LETRAS LIBERTARIAS: El “show” más aplaudido

Por: Héctor A. Martínez (Sociólogo)

Las propuestas para elegir a los magistrados de la Corte Suprema de Justicia en proporciones de 5:5:4:1; 6:5:3:1 o 6:5:4 no forman parte de la estrategia de campo de ningún entrenador de futbol nuestro; no. Se trata de un esquema de reparto de candidatos a la honorable, con el que los partidos políticos pretendían alzarse con la mayor parte del pastel, e inclinar la balanza de Temis hacia el lado de las conveniencias de grupos poderosos.

En otras palabras, los diputados en el Congreso mantuvieron una lucha encarnizada para imponer a sus obedientes juristas en ese vital poder del Estado, a sabiendas que todo proyecto que favorezca el alcance de los objetivos de un partido político deberá pasar por el filtro de las decisiones -casi siempre politizadas- del pleno de los magistrados. Entre rechazos, arreglos, sesiones a hurtadillas, acuerdos bajo la mesa, dilataciones y zancadillas, lo que en principio parecía ser el primer proceso de selección de burócratas apegado a un “fair play” procesal, terminó en manos de los politiqueros que, ni cortos ni perezosos, hicieron a un lado los méritos de los concursantes para imponer la incondicional militancia.

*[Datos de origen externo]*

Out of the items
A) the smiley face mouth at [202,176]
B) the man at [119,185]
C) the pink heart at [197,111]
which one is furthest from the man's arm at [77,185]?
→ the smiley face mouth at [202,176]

De esta deplorable manera, los negocios de los partidos se anteponían a los intereses populares y a la lógica que supone un concurso transparente.

En Honduras, repartirse el pastel del Estado a espaldas del público siempre había sido la tradición, salvo en esta ocasión donde el espectáculo ha sido transmitido a la manera de un verdadero “reality” excepto, claro está, lo pactado tras bambalinas. Con el advenimiento de Libre en el gobierno -pero no en el poder-, el panorama político ha cambiado por completo.

En el pasado, el bipartidismo que gobernaba en un remanso de conciliación aparente, hasta el 2021, decidía cuál de los dos partidos se quedaba con cada uno de los poderes del Estado, a guisa de una “justa distribución” de las instituciones más importantes para ciertos sectores. Esa alternancia en los poderes era una cuestión meramente cosmética, a la par que la CSJ quedaba como un premio de “consolación” para el partido “perdedor”. En un país como Honduras, donde existen intereses de grupos dedicados a todo tipo de negocios, ejercer un cargo de tal altura, representa la garantía de que no habrá trabas para los poderosos, sobre todo de esas que se prescriben en códigos, arbitrios y estatutos.

A ese adefesio politiquero, atornillado a los procesos electorales y legitimado por el derecho que reclama la democracia representativa, es lo que mi generación denomina con bastante petulancia e hipocresía, como “democracia”. Kelsen y Schmitt no saldrían del asombro viendo las técnicas utilizadas en nuestro sistema político.

Siendo esa la triste realidad de Honduras, todo lo que tenga que ver con la transparencia institucional, el fortalecimiento democrático electoral, el impulso al desarrollo económico y el bienestar de la sociedad civil, pasa a un segundo y tercer plano. La política, antes del progreso; los ciudadanos: solamente para ratificar lo establecido, nada más.

Mientras los políticos y algunos medios nos hacen creer que todo este barullo es “por el bien del país”, cada día que pasa nos rezagamos en lo económico; la anarquía se impone en la ciudad y en el campo; la sangre corre a raudales, mientras el mundo nos etiqueta como uno de los lugares más inhóspitos del planeta. Suma y sigue: la desgraciada educación está en manos de unos asesores del empobrecimiento socialista, mientras la infraestructura de salud es cada vez más tercermundista.

El ganador del “reality” no ha sido el pueblo, NO, sino los partidos y sus patrocinadores, como siempre; los grupos de poder tradicional y los advenedizos populistas que se han agenciado la mitad del pastel cada uno, a la espera de las nuevas trifulcas que se vendrán en los próximos años. No, no es esta la democracia con la que habíamos soñado y que habían prometido al pueblo desde aquel 1982; pueblo que, desesperanzado y desmoralizado, observa desde las gradas del anfiteatro politiquero la tragicomedia de la elección justiciera, el “show” más aplaudido.